Download and unzip the data (you may need to log in to Kaggle or use an API key). Once you have extracted the data from the zip file, check the directory to make sure you have the COVID-19_Radiography_Dataset directory at the following location.

In [None]:
! mv {path} /tmp/nvflare/image_stats/data/

! tree /tmp/nvflare/image_stats/data


## Prepare data

Next, create the data lists simulating different clients with varying amounts and types of images. 
The downloaded archive contains subfolders for four different classes: `COVID`, `Lung_Opacity`, `Normal`, and `Viral Pneumonia`.
Here we assume each class of image corresponds to a different site.

In [None]:
! code/data/prepare_data.sh

## Run Job with FL Simulator

The file [image_stats_job.py](code/image_stats_job.py) uses `StatsJob` to generate a job configuration in a Pythonic way.
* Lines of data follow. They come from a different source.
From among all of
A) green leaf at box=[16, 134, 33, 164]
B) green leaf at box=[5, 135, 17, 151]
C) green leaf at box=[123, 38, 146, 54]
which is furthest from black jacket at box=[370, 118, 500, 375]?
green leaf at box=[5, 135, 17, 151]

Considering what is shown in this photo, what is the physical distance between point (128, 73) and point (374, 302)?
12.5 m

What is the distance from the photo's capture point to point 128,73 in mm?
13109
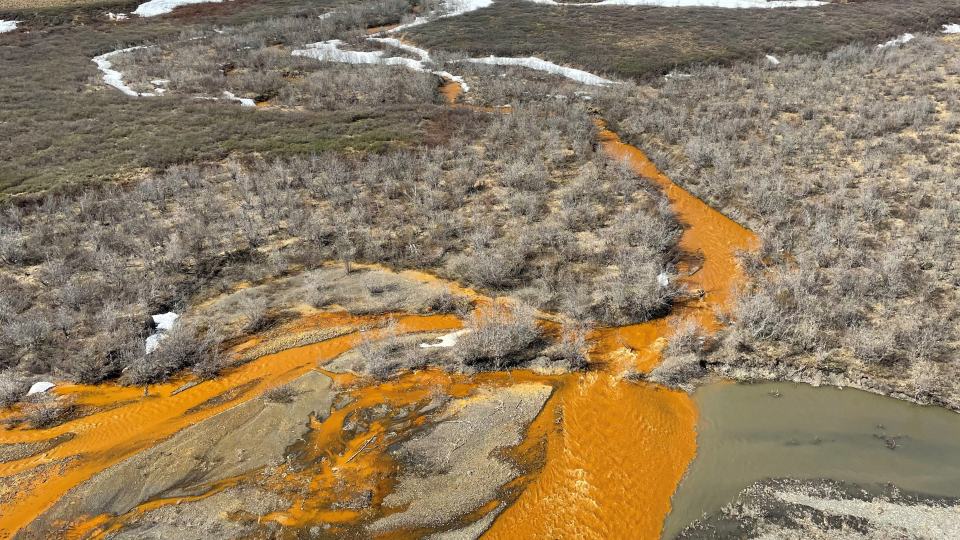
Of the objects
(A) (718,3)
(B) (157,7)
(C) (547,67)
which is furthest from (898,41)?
(B) (157,7)

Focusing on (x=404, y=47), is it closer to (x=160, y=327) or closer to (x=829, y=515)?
(x=160, y=327)

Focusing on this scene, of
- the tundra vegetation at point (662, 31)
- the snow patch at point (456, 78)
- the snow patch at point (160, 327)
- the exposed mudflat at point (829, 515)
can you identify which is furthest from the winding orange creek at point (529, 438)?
the tundra vegetation at point (662, 31)

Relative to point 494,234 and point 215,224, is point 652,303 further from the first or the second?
point 215,224

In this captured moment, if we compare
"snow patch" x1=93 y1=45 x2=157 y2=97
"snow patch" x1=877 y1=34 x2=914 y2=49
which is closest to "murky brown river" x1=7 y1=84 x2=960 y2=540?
"snow patch" x1=93 y1=45 x2=157 y2=97

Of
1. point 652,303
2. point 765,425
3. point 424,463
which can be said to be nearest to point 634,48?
point 652,303

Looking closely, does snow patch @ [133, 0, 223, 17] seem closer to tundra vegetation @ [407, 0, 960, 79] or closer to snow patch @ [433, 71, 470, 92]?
tundra vegetation @ [407, 0, 960, 79]

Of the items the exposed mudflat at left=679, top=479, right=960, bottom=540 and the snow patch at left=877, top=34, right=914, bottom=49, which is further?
the snow patch at left=877, top=34, right=914, bottom=49

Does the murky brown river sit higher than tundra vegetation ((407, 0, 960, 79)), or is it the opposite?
tundra vegetation ((407, 0, 960, 79))
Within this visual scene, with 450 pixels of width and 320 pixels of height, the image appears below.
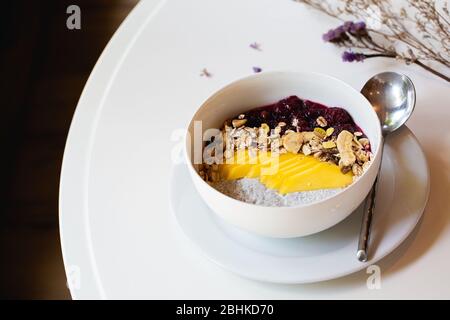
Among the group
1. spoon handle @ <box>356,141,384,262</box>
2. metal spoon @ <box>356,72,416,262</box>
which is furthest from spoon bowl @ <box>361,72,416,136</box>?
spoon handle @ <box>356,141,384,262</box>

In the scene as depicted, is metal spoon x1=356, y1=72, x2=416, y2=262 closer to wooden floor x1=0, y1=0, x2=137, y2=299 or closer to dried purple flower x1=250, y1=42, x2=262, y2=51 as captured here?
dried purple flower x1=250, y1=42, x2=262, y2=51

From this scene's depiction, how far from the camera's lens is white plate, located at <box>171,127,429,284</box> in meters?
0.66

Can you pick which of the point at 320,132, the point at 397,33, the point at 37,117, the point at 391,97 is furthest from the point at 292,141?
the point at 37,117

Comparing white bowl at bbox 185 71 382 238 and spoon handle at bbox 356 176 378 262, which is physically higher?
white bowl at bbox 185 71 382 238

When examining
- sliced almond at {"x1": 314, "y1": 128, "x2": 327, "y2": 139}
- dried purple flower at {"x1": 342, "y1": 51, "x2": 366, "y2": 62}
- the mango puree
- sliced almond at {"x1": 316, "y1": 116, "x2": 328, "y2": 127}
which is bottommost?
the mango puree

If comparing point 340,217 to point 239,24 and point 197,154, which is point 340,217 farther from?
point 239,24

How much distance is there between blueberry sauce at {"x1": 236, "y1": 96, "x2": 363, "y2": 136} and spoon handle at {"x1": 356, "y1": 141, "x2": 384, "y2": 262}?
78 millimetres

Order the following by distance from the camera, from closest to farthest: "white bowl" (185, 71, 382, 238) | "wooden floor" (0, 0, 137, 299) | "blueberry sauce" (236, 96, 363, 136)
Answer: "white bowl" (185, 71, 382, 238) → "blueberry sauce" (236, 96, 363, 136) → "wooden floor" (0, 0, 137, 299)

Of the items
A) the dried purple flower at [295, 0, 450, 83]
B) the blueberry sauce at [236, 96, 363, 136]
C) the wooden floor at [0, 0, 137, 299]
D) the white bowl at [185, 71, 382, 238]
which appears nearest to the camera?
the white bowl at [185, 71, 382, 238]

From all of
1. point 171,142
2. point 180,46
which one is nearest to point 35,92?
point 180,46

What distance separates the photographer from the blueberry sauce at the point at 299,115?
2.42ft

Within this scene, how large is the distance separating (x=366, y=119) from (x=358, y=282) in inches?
7.2

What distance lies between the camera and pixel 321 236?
2.26 ft

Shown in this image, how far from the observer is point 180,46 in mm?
958
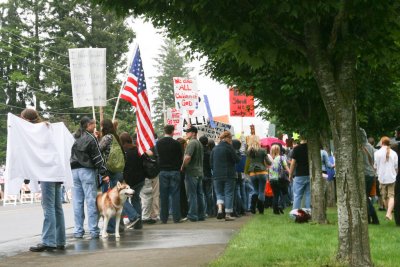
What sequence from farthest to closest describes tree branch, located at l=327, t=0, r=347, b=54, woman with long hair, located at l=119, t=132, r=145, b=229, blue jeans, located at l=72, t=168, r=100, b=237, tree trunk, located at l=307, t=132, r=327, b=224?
tree trunk, located at l=307, t=132, r=327, b=224
woman with long hair, located at l=119, t=132, r=145, b=229
blue jeans, located at l=72, t=168, r=100, b=237
tree branch, located at l=327, t=0, r=347, b=54

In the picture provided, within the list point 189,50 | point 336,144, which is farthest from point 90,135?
point 336,144

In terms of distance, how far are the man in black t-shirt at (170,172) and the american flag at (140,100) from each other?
55 cm

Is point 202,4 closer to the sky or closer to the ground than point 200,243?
closer to the sky

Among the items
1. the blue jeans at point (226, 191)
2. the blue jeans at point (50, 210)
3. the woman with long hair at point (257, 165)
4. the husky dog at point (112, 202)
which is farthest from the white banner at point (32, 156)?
the woman with long hair at point (257, 165)

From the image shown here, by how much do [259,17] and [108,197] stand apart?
5.61m

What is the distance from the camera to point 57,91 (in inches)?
2707

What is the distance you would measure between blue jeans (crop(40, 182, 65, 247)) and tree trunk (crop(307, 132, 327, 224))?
247 inches

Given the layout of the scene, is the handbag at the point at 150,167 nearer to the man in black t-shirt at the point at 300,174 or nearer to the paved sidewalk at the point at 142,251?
the paved sidewalk at the point at 142,251

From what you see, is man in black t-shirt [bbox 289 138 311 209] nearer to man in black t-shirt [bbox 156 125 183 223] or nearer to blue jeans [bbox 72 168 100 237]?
man in black t-shirt [bbox 156 125 183 223]

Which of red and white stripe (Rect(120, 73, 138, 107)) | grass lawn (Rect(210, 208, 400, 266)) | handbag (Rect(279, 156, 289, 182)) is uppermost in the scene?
red and white stripe (Rect(120, 73, 138, 107))

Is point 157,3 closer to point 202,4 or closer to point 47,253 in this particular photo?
point 202,4

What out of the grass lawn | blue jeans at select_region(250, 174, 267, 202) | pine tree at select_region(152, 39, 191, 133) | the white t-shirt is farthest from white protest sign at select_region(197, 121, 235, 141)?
pine tree at select_region(152, 39, 191, 133)

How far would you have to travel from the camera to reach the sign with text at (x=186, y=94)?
79.6ft

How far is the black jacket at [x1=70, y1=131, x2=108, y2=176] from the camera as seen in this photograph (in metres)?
11.8
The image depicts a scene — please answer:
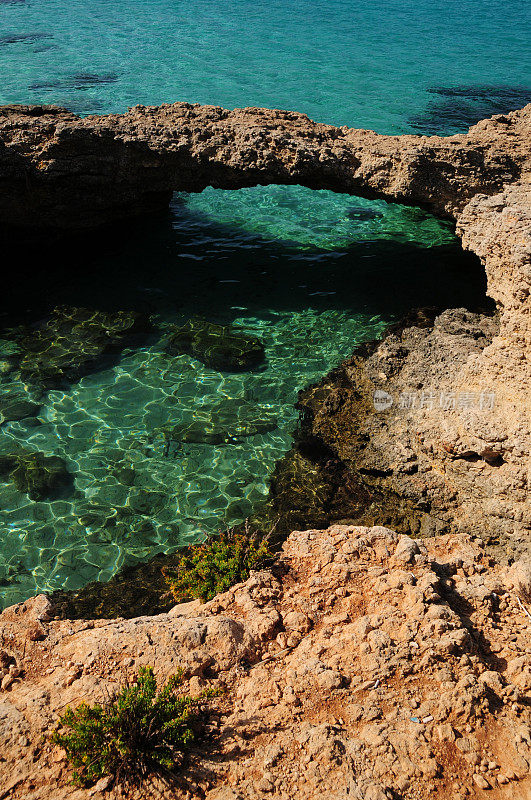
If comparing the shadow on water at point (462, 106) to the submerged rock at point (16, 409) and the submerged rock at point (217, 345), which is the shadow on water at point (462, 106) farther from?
the submerged rock at point (16, 409)

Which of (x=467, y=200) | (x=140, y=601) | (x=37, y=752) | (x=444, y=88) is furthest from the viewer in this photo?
(x=444, y=88)

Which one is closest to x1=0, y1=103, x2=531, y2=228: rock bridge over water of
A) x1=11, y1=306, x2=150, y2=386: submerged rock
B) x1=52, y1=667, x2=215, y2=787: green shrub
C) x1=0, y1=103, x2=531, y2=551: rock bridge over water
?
x1=0, y1=103, x2=531, y2=551: rock bridge over water

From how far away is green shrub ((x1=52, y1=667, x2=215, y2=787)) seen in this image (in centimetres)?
345

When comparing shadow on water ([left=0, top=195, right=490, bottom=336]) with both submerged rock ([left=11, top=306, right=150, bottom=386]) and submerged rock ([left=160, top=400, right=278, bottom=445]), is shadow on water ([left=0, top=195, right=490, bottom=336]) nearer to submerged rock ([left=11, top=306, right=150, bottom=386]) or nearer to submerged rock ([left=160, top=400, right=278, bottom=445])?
submerged rock ([left=11, top=306, right=150, bottom=386])

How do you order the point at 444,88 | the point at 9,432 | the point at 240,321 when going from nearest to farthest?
the point at 9,432
the point at 240,321
the point at 444,88

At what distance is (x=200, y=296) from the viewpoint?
1041cm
With the default arguments, the job will be exported to `/tmp/nvflare/jobs/image_stats` and then the job will be run with the FL simulator with the `simulator_run()` command with a work_dir of `/tmp/nvflare/workspace/image_stats`.

In [None]:
%cd code

! python3 image_stats_job.py

%cd -


## Examine the result


The results are stored on the server in the workspace at "/tmp/nvflare/image_stats" and can be accessed with the following command:

In [None]:
! ls -al /tmp/nvflare/workspace/image_stats/server/simulate_job/statistics/image_stats.json
         

## Visualization
We can visualize the results easily via the visualization notebook. Before we do that, we need to copy the data to the notebook directory


In [None]:
! cp /tmp/nvflare/workspace/image_stats/server/simulate_job/statistics/image_stats.json code/image_stats/demo/.

now we can visualize via the [visualization notebook](code/image_stats/demo/visualization.ipynb)

## We are done !
Congratulations, you have just completed the federated stats image histogram calculation.